By Alison Sider
Williams Cos. faces an uncertain future as its shareholders meet on Monday to vote on a merger with pipeline rival Energy Transfer Equity LP that may already be dead in the water.
The company is still recommending that its investors vote in favor of the takeover by Energy Transfer, even though a Delaware judge ruled Friday that Energy Transfer can get out of the deal after its lawyers said they had discovered negative tax consequences.
Williams has spent months arguing publicly that investors would be better off going through with the deal, even as Energy Transfer did everything it could to get out, and relations between the companies turned rancorous.
The legal fight will likely continue. Williams has said it is committed to closing the deal, and is considering appealing the ruling, a person familiar with the matter said. If Williams loses that appeal, it could sue Energy Transfer for damages.
Both companies declined to comment.
Kelcy Warren, Energy Transfer's billionaire chief executive, spent months pursuing Williams, ultimately striking a deal in September that was worth $33 billion at the time. But as oil prices continued to slide, Mr. Warren began to fear that the $6 billion in cash Energy Transfer had agreed to pay would drag his pipeline empire down.
When Energy Transfer said its lawyers had found a potential tax pitfall and wouldn't be able to deliver a crucial opinion needed for the deal to close, Williams accused its acquirer of looking for an escape hatch. It sued to force Energy Transfer to go through with the merger, but Vice Chancellor Sam Glasscock III of the Delaware Court of Chancery sided with Energy Transfer on Friday, finding that its lawyers were acting in good faith when they found the issue.
Even at the height of the acrimony between the two companies, some analysts and investors still believed the Energy Transfer deal was worth doing.
"The same sector headwinds which make the combination now seem so challenging to the Energy Transfer CEO are headwinds Williams would continue to face on a standalone basis, but forever cutoff from the strategic opportunities a combined company could obtain," the proxy advisory firm Institutional Shareholder Services Inc. wrote in a June 15 report.
Williams has warned investors that it would likely have to cut or even eliminate its dividend if the deal doesn't go through, and has said that becoming part of Energy Transfer would put the company on firmer footing.
But the outlook for Williams isn't as cloudy as it was just a few months ago.
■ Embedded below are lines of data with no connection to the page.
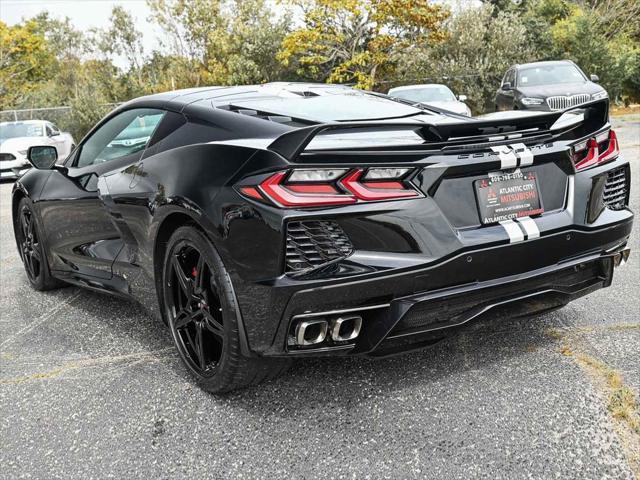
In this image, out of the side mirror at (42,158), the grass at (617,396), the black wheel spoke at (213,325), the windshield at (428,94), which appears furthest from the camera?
the windshield at (428,94)

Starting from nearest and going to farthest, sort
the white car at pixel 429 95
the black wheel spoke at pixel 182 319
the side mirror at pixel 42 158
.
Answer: the black wheel spoke at pixel 182 319
the side mirror at pixel 42 158
the white car at pixel 429 95

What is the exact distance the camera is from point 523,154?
2.61m

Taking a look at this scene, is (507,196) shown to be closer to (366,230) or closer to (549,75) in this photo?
(366,230)

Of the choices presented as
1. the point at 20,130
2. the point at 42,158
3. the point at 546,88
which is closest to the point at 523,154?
the point at 42,158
Rising natural-gas prices have helped assuage fears about Chesapeake Energy Corp., which accounted for 18% of Williams's revenue last year.
And Williams still has the assets that made it so appealing to Energy Transfer in the first place: a vast network of pipes in the Marcellus shale formation in the Northeast, and the 10,000 mile Transco pipeline, which carries natural gas from Texas to New York City.
"Williams should be just fine," said Brandon Blossman, an analyst at Tudor, Pickering Holt & Co.
Some analysts and investors say a canceled deal would be the best outcome. Williams could revisit a plan to buy its partnership, Williams Partners, which was in the works last year when Energy Transfer swooped in. It could also entertain offers from another buyer, or focus on its own operations.
"Both of these enterprises are better off alone than they would have been if saddled with even more collective debt," Robert W. Baird analyst Ethan Bellamy said.
Whatever it does next, Williams will have to contend with sharp divisions among its leaders -- fractures that were laid bare in court testimony and depositions. Williams's board includes two activists who were appointed in 2014, after taking a stake in the company and pushing for changes in strategy. Those directors, Keith Meister, managing partner of Corvex Management LP, and Eric Mandelblatt, managing partner of Soroban Capital Partners, were among those pushing for the Energy Transfer deal, while Chief Executive Alan Armstrong opposed it.
Both Williams and Energy Transfer will have to rebuild investor confidence should the deal fail, analysts said.
"Nobody comes off great in terms of the players in the drama," said Hinds Howard, a portfolio manager at CBRE Clarion Securities. "From a reputational standpoint, I think there are a lot of losers."
--Liz Hoffman contributed to this article.